| Text block |

The sheer beauty, evolutionary capabilities and number of orchid species worldwide are fascinating enough to captivate both serious and amateur horticulturists, but the sexually charged reputation and exotic appearance of the blooms are why many others find them attractive.
Perhaps due to its wily, teasing pollination tricks (or the fact that the word "orchid" comes from the Greek word for "testicle") these beauties are often associated with sex, lending films, perfumes and other products bearing the name a certain air of mystery and sensuality [source: Encyclopaedia Britannica]. Case in point — the 1989 romantic/erotic drama "Wild Orchid," starring Mickey Rourke and Jacqueline Bisset. In fact, ancient Greeks regarded some types of orchids as aphrodisiacs [source: Oregon Orchid Society]. Seems like a great alternative for those of us who don't enjoy oysters!
Fascination with these beautiful flowers goes back at least as far as the Victorian era, during which aptly named "orchid hunters" ravaged South American habitats to bring them back to England for cultivation on the homefront [source: Oregon Orchid Society]. Even today, A-listers continue to covet orchids, as they are regularly found adorning the lapels of stars at movie premieres and as décor at fancy events.
Orchids have more than just beauty and brains on their side, however. Certain types have been used over the centuries for holistic medicine purposes, with the Chinese opting to serve them up in tea form to combat cancer and boost immunities. Others swear that orchids are helpful for treating gum disease and indigestion, and that they have antibacterial capabilities. Medical research has yet to validate these claims one way or the other [source: Just Add Ice]. Even if these claims are never proven, the smarts, sass and sex appeal of the orchid family is undeniable.

| Data listing |
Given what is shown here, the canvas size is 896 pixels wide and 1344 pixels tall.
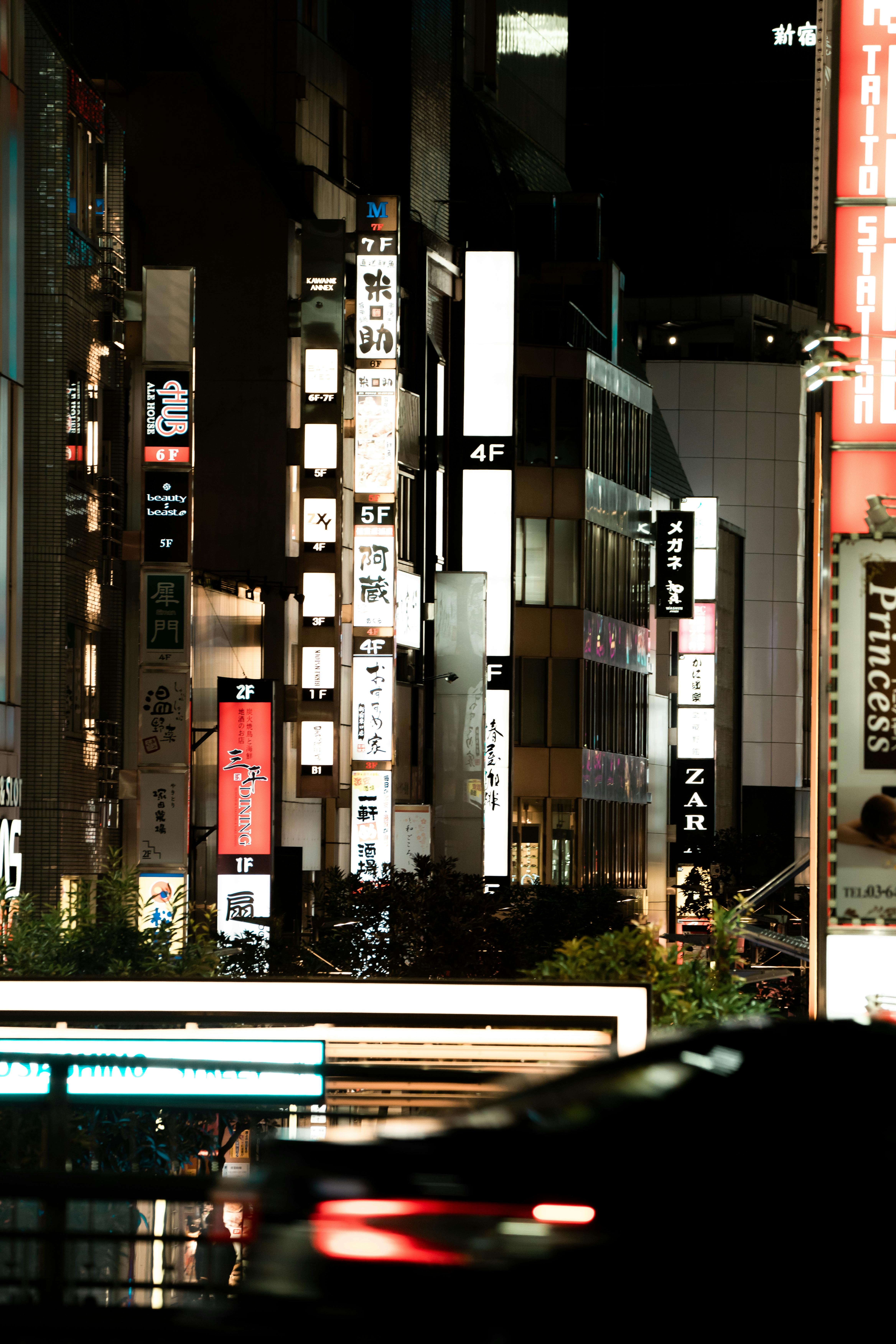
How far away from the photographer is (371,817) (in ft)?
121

---

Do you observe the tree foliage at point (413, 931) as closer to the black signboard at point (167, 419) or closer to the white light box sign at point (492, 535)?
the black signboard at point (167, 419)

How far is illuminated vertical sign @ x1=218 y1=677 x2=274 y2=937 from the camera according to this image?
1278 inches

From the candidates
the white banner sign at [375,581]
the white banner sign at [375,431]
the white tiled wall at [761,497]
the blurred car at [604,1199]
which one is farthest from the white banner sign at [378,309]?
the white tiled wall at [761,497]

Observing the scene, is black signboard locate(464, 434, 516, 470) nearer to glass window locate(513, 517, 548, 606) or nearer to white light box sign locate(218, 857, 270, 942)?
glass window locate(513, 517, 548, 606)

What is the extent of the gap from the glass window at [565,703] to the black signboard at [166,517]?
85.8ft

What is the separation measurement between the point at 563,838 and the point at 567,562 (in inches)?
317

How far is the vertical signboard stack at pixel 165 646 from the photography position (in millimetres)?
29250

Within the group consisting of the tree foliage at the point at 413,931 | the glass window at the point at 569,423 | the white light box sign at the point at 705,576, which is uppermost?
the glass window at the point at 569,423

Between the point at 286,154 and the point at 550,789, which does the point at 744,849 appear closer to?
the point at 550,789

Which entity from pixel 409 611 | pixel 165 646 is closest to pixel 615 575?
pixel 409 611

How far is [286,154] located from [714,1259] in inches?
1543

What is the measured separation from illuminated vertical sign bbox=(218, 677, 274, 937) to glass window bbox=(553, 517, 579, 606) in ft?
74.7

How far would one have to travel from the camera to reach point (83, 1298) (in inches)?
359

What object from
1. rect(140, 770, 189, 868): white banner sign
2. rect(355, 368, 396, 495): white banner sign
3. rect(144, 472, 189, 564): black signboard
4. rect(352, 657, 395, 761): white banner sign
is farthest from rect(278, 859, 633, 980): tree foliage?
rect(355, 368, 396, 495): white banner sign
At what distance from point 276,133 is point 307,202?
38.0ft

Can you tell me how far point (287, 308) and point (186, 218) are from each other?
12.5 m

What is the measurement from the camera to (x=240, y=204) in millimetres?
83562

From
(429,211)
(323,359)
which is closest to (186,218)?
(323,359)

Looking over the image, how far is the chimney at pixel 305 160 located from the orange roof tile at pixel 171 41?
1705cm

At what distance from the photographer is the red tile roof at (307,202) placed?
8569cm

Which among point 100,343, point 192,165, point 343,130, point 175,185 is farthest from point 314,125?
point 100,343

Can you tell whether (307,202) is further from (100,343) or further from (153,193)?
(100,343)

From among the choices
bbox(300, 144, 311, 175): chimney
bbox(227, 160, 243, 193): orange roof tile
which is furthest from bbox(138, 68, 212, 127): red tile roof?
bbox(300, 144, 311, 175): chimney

| What is needed |
Please copy the orchid text word for word, everything from "The sheer beauty, evolutionary" down to "find them attractive.".

| Answer for the task |
The sheer beauty, evolutionary capabilities and number of orchid species worldwide are fascinating enough to captivate both serious and amateur horticulturists, but the sexually charged reputation and exotic appearance of the blooms are why many others find them attractive.